======== ROWS

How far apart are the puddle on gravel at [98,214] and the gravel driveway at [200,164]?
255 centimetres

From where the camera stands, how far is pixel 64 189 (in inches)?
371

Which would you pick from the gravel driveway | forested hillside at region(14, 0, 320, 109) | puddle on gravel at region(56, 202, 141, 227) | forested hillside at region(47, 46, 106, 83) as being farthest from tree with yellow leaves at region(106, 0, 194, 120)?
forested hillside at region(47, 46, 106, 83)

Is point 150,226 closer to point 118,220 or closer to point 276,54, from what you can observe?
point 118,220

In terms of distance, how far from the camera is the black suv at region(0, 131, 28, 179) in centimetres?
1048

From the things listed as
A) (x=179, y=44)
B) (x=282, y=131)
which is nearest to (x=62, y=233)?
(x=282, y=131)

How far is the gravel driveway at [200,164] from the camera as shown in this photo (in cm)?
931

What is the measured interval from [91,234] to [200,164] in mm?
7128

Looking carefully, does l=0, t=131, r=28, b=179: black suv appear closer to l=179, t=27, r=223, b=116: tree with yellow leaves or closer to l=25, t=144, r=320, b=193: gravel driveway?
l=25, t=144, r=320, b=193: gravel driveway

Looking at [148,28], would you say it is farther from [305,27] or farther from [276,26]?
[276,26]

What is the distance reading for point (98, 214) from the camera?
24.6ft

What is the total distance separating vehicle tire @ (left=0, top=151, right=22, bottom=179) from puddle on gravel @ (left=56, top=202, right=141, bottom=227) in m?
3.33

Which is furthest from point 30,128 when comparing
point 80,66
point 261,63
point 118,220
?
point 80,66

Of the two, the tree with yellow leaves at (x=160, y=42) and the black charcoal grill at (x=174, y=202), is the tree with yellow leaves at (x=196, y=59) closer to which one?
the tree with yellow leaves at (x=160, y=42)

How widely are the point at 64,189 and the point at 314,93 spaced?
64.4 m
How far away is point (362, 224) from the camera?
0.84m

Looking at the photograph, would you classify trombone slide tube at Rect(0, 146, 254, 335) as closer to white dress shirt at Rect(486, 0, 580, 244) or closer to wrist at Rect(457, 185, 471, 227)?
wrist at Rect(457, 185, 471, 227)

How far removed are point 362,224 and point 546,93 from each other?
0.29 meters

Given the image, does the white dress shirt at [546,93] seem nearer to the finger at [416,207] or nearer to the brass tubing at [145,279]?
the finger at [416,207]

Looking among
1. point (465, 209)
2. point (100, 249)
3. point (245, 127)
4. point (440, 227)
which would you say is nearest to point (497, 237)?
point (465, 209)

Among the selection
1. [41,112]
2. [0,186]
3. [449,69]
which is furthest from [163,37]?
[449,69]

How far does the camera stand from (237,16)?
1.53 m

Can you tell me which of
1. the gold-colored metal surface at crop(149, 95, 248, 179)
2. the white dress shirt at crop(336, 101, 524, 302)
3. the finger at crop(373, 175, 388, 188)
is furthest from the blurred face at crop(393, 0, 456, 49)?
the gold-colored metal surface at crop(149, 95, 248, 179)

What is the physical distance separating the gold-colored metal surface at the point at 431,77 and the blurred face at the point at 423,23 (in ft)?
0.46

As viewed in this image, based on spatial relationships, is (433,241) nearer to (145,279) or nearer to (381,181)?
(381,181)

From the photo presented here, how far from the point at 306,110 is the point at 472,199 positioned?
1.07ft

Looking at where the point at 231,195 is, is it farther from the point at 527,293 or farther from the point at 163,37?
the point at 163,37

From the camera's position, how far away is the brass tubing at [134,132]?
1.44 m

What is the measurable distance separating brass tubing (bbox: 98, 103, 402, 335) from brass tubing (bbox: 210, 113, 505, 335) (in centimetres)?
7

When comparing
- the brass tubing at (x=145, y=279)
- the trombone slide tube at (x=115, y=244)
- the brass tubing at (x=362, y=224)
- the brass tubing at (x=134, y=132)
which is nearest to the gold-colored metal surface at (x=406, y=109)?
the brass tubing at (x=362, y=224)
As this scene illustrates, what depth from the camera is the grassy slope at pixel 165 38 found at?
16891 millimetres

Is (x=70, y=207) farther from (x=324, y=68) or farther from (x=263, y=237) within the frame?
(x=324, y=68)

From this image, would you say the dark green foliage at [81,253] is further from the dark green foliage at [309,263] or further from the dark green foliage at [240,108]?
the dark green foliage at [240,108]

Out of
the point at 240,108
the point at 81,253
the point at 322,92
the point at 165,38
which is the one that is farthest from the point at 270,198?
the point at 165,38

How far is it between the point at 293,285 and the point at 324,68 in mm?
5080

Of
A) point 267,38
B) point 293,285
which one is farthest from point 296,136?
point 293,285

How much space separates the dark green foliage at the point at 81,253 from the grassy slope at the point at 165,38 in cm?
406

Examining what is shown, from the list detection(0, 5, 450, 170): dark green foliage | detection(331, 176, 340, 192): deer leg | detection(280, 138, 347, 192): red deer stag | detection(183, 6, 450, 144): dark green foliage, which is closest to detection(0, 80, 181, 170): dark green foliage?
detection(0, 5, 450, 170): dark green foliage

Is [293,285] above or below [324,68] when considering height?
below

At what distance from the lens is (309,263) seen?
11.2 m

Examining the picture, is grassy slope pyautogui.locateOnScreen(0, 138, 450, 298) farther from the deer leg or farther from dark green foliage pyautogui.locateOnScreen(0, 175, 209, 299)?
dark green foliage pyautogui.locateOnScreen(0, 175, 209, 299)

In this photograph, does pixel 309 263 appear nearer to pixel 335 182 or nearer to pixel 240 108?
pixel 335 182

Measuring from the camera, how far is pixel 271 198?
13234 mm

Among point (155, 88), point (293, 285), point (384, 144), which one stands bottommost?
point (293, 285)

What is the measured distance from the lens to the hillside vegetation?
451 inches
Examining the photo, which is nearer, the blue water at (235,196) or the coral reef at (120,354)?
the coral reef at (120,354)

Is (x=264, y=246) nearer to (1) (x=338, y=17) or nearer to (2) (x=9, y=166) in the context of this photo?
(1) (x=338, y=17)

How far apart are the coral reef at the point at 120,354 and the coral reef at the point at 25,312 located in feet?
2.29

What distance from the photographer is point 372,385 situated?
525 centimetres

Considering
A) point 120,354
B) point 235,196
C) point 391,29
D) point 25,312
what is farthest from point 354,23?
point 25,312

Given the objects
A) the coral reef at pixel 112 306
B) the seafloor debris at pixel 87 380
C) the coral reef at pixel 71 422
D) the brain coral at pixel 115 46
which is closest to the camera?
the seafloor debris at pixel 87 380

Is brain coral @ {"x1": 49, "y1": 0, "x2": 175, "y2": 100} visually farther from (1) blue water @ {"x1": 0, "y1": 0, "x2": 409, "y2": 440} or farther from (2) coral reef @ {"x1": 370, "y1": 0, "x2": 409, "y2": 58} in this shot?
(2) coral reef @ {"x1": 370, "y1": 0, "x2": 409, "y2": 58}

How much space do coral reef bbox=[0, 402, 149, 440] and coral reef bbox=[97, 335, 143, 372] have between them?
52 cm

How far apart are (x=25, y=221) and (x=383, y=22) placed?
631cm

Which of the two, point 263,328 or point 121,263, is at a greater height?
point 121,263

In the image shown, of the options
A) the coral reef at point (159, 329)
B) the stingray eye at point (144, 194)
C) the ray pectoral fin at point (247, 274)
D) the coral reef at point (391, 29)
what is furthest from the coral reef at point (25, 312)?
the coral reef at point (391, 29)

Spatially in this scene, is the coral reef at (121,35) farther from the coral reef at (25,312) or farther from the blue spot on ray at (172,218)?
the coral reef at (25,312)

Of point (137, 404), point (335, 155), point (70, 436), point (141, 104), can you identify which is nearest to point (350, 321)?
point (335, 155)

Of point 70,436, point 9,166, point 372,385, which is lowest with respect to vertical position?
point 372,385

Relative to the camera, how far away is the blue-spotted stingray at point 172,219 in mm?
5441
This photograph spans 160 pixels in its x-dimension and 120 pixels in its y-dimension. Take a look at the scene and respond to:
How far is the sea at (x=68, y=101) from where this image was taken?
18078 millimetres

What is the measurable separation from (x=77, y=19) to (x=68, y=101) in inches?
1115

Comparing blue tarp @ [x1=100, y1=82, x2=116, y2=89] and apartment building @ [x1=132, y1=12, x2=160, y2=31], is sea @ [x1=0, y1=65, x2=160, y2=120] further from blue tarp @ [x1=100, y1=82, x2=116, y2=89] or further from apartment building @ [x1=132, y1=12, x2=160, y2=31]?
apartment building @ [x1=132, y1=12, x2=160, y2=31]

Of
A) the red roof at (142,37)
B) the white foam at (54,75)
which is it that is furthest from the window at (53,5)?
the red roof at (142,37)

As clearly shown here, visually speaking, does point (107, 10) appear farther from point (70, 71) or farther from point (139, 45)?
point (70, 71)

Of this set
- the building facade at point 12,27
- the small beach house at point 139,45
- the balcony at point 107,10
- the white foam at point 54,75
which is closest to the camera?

================

WORK TO BE COMPLETED:
Locate "Of point (137, 404), point" in the material, then quote the line that contains it and all lines after it through the final one.

ANSWER TO THE TASK:
Of point (137, 404), point (335, 155), point (70, 436), point (141, 104), can you identify which is nearest to point (350, 321)?
point (335, 155)

Of point 70,436, point 9,166, point 372,385, which is lowest with respect to vertical position?
point 372,385

Relative to the camera, how far away is the blue-spotted stingray at point 172,219 in mm?
5441
This photograph spans 160 pixels in its x-dimension and 120 pixels in its y-dimension. Take a look at the scene and respond to:
How far is the sea at (x=68, y=101) from where this image was taken?
18078 millimetres

What is the measurable separation from (x=77, y=19) to (x=68, y=101) in inches?
1115

Comparing blue tarp @ [x1=100, y1=82, x2=116, y2=89] and apartment building @ [x1=132, y1=12, x2=160, y2=31], is sea @ [x1=0, y1=65, x2=160, y2=120] further from blue tarp @ [x1=100, y1=82, x2=116, y2=89] or further from apartment building @ [x1=132, y1=12, x2=160, y2=31]?
apartment building @ [x1=132, y1=12, x2=160, y2=31]

Of
A) the red roof at (142,37)
B) the white foam at (54,75)
which is it that is furthest from the window at (53,5)?
the red roof at (142,37)

As clearly shown here, visually speaking, does point (107, 10) appear farther from point (70, 71) or farther from point (139, 45)?
point (70, 71)

Of this set
- the building facade at point 12,27
- the small beach house at point 139,45
- the balcony at point 107,10
- the white foam at point 54,75
which is closest to the camera?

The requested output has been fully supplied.